«J'irai sûrement à Roissy, ma chère enfant; et je me réjouis de t'y voir comme si tu étais la plus grande femme de ton siècle. Je demande au comte Esterhazy une petite commission pour le maréchal de Biron qui me fasse rester un jour ou deux à Paris, car je ne suis point du tout gâté par les délices de Montmirail.

«Dis à Mme la maréchale[ [114] que je connais ici un petit chien charmant, peut-être encore plus délicat que la sienne, qui a eu la patte cassée il y a deux mois, et qui est complètement remis, et dis-lui que moi qui n'ai pas les grâces de son petit chien, je me casserai la patte la première fois que je la verrai, afin de rester auprès d'elle.

«J'ai ici plus à faire que je ne comptais, car il faut que je fasse huit ou dix lieues par jour, ce qui m'amuse assez, mais il faut que j'écrive par jour huit ou dix lettres, ce qui m'ennuie fort.

«Adieu, ma Boisgelin, on dit que nous allons au sacre. Je sacrerai plus que personne si je ne t'y vois pas[ [115]

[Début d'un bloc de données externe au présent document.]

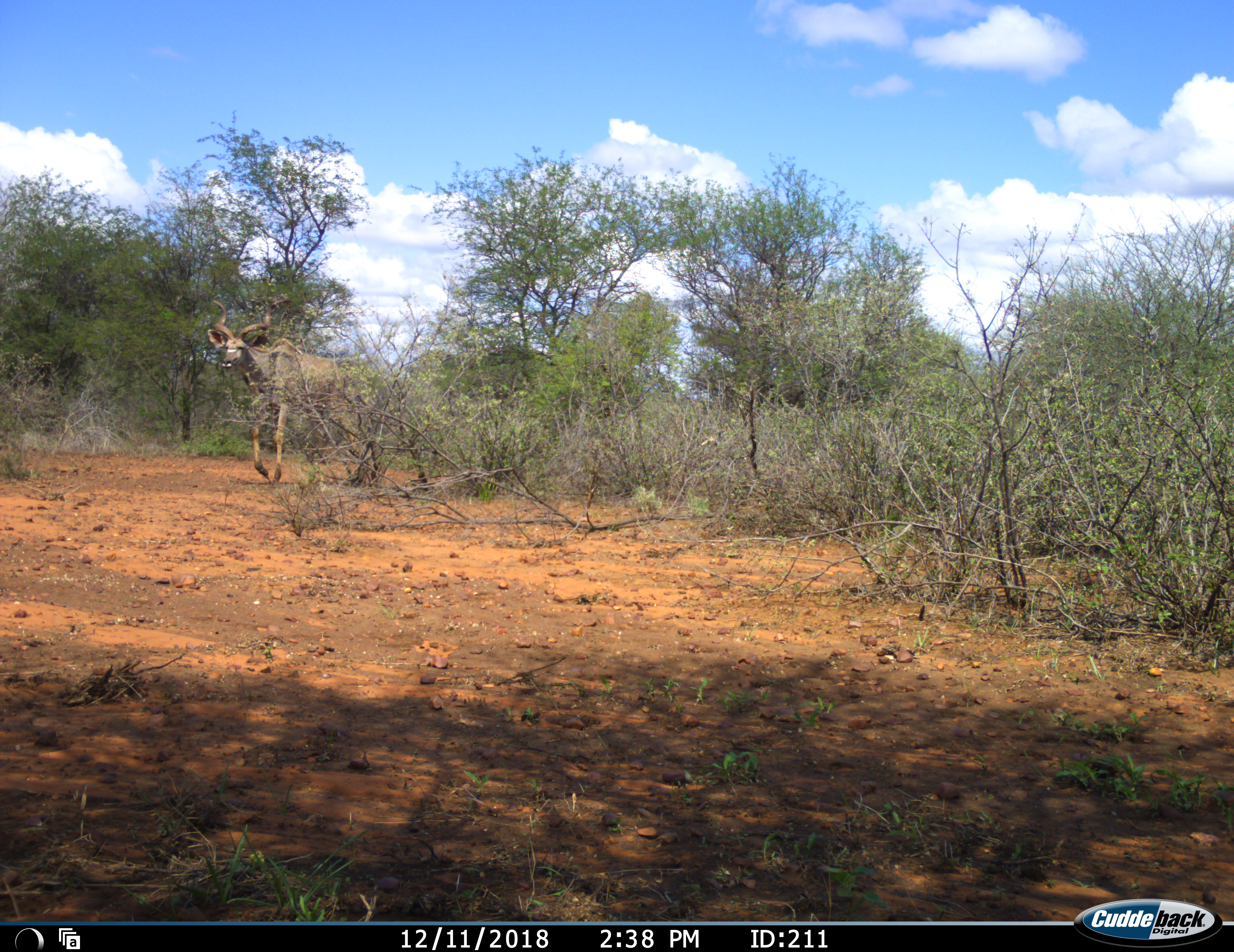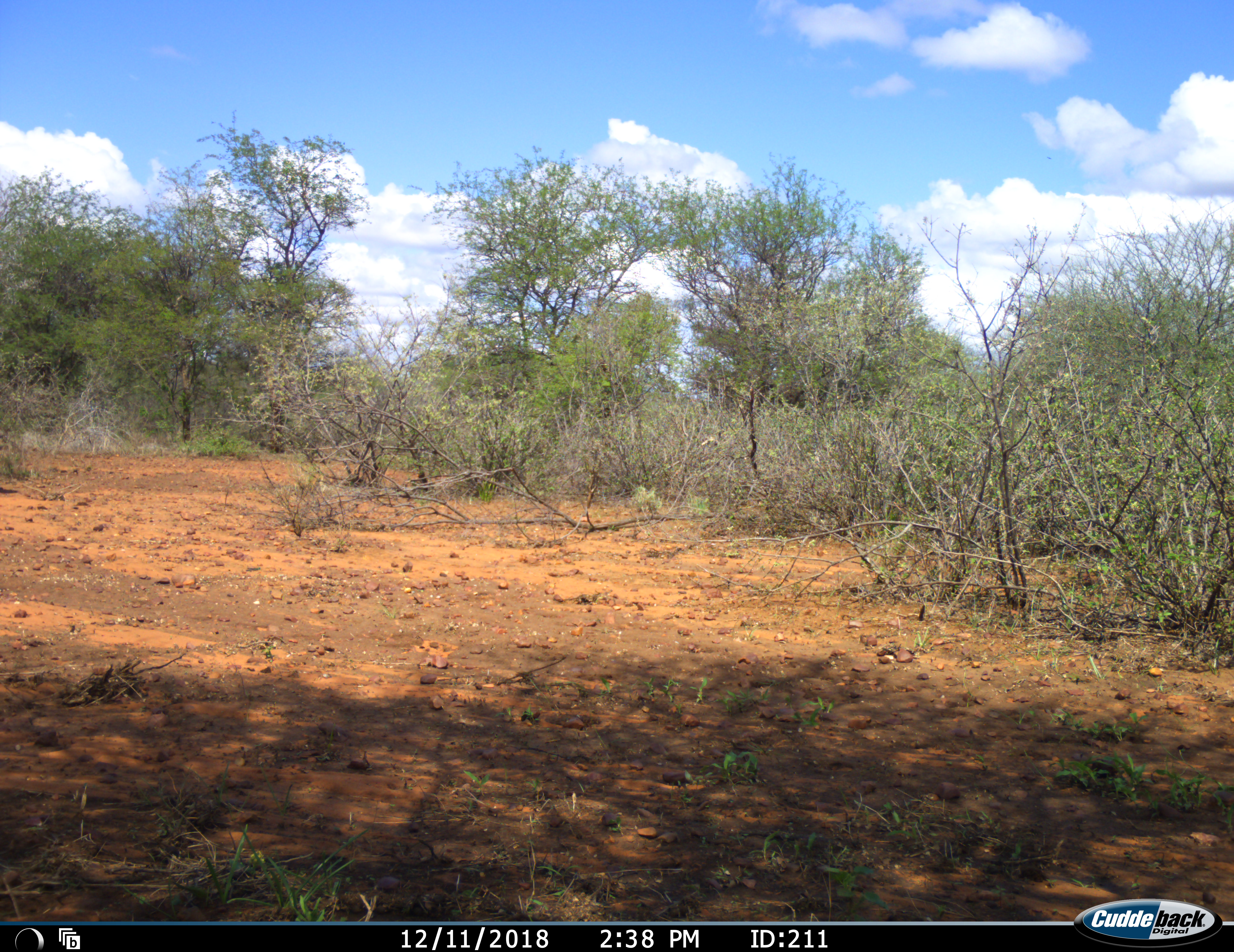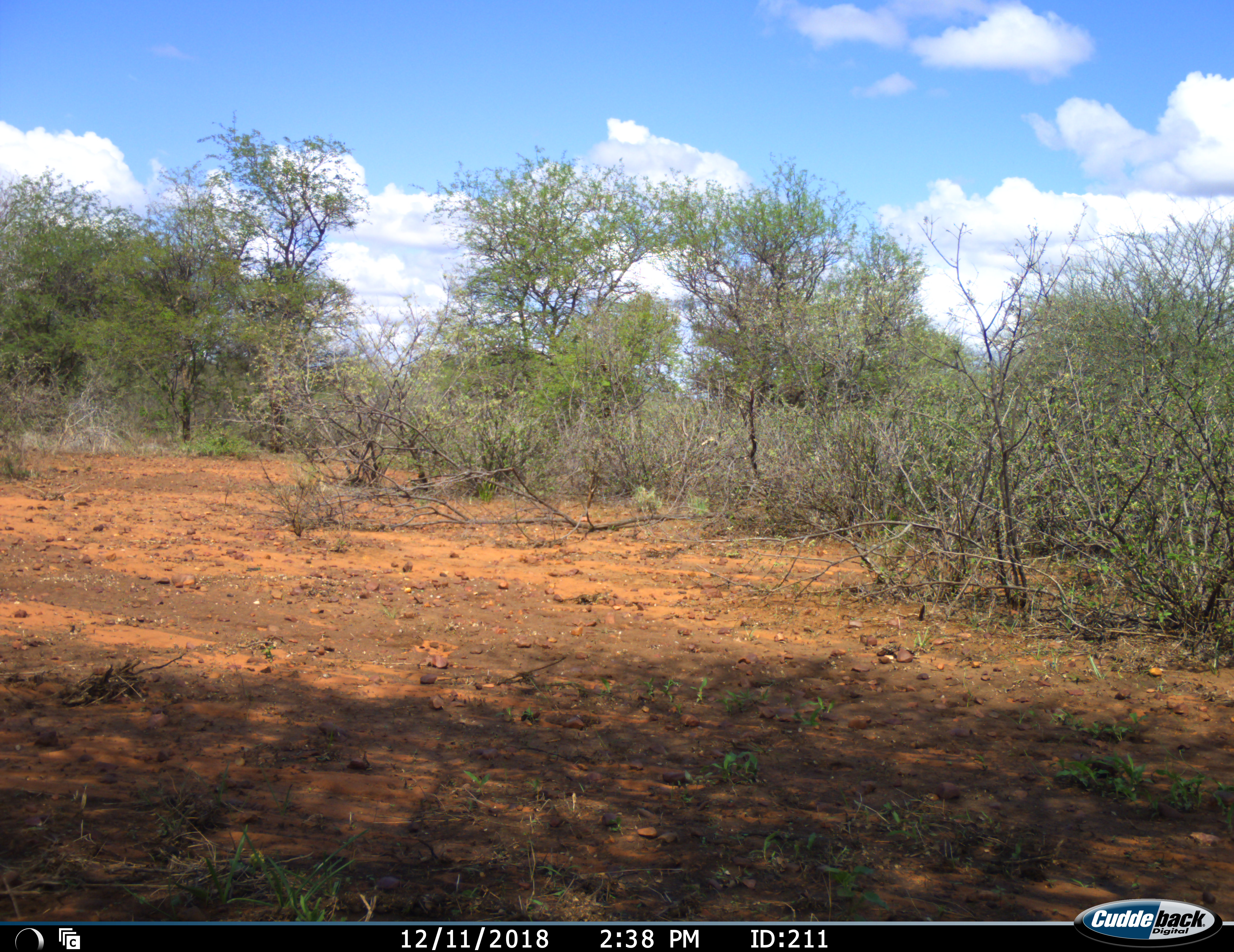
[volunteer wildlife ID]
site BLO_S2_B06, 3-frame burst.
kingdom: Animalia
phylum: Chordata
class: Mammalia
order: Artiodactyla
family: Bovidae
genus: Tragelaphus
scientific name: Tragelaphus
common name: kudu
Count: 1.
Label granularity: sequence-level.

Mme de Boisgelin, à la suite d'une légère querelle avec son frère, étant restée quelque temps sans lui écrire, le chevalier, qui a bon caractère et déteste les bouderies, reprend la plume le premier; il est vrai qu'il a besoin d'un habit de noce, et qu'il charge sa sœur de le lui procurer.

«Mercredi.

«Tu dis sûrement du mal de moi, mais tu n'en penses pas, et moi j'en penserais de toi que je n'en dirais pas. Je renferme mes griefs dans mon cœur vraiment royal.

«Je partirai d'ici sans avoir reçu une lettre de toi, mais point sans t'avoir écrit, quoique je dusse peut-être t'attendre. Pourquoi te traiterais-je comme une femme, tandis que tu n'es qu'une sœur; il n'y a entre nous que la différence d'âge, et de ce côté-là je paie assez cher le respect que tu devrais me porter.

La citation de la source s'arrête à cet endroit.